Find "Of the two, oven" in the data, then restate the line it sits in and every later line word for word, ending with the last line.

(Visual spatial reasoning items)
===============

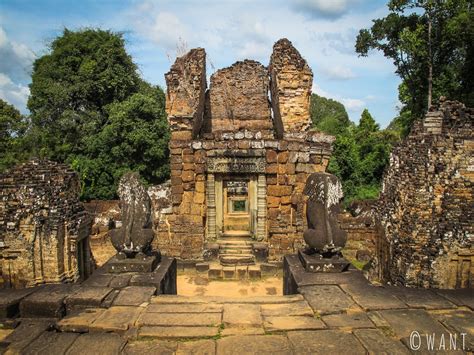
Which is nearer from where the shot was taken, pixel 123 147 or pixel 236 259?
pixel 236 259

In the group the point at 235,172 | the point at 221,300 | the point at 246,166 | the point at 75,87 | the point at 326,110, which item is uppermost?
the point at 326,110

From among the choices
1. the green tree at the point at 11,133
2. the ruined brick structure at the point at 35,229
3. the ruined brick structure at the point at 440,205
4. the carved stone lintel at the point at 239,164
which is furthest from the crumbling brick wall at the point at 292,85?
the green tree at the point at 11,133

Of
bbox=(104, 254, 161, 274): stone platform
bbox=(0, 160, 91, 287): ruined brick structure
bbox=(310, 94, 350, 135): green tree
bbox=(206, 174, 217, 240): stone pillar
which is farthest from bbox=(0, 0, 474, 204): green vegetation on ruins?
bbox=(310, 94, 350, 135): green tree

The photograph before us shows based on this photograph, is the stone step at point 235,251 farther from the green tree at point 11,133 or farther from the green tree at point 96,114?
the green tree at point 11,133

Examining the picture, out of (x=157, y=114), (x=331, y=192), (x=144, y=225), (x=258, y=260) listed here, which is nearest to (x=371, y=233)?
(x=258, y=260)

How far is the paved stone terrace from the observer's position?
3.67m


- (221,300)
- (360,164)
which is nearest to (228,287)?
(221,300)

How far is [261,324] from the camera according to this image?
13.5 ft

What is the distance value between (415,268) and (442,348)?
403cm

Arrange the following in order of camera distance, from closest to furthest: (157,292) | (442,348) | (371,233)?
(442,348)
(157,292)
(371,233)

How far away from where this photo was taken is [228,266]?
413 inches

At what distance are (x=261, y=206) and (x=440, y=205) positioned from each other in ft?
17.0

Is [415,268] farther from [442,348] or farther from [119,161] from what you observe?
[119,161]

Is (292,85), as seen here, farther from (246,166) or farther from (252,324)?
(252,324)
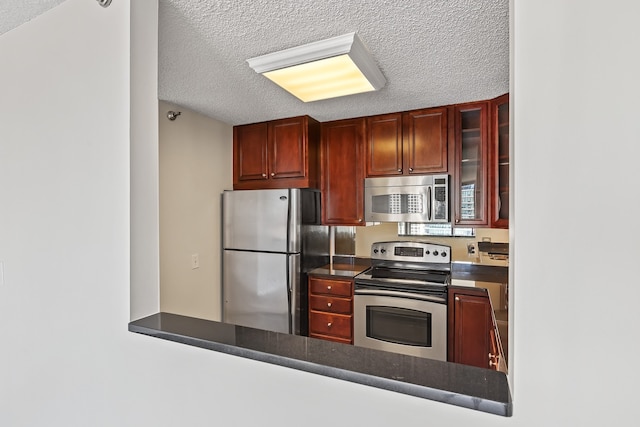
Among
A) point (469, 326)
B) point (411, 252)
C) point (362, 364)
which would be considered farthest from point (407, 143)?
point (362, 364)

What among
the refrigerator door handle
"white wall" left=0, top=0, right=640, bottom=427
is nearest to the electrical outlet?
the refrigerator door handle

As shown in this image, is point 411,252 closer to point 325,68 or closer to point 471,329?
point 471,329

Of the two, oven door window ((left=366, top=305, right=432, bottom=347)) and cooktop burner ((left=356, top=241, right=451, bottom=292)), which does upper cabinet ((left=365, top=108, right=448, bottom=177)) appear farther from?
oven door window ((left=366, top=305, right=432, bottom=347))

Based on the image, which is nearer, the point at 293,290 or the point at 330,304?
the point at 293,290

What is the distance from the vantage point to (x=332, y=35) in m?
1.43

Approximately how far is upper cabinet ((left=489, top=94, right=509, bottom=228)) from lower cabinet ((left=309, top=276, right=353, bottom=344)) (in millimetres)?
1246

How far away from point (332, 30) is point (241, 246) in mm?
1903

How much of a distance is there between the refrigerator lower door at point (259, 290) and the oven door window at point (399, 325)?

===============

◆ Exercise solution ◆
Of the two, oven door window ((left=366, top=305, right=432, bottom=347)) and cooktop burner ((left=356, top=241, right=451, bottom=292)), which does upper cabinet ((left=365, top=108, right=448, bottom=177)) appear farther from?
oven door window ((left=366, top=305, right=432, bottom=347))

Based on the image, which is nearer, the point at 293,290 or the point at 330,304?
the point at 293,290

What is the distance from the vantage point to (x=332, y=35) in m?
1.43

Approximately how far is upper cabinet ((left=489, top=94, right=509, bottom=228)) from lower cabinet ((left=309, top=276, right=353, bottom=344)) (in millimetres)?
1246

How far away from point (332, 30) is point (241, 246) in mm?
1903

How much of a distance is there between the refrigerator lower door at point (259, 290) and the oven door window at point (399, 325)?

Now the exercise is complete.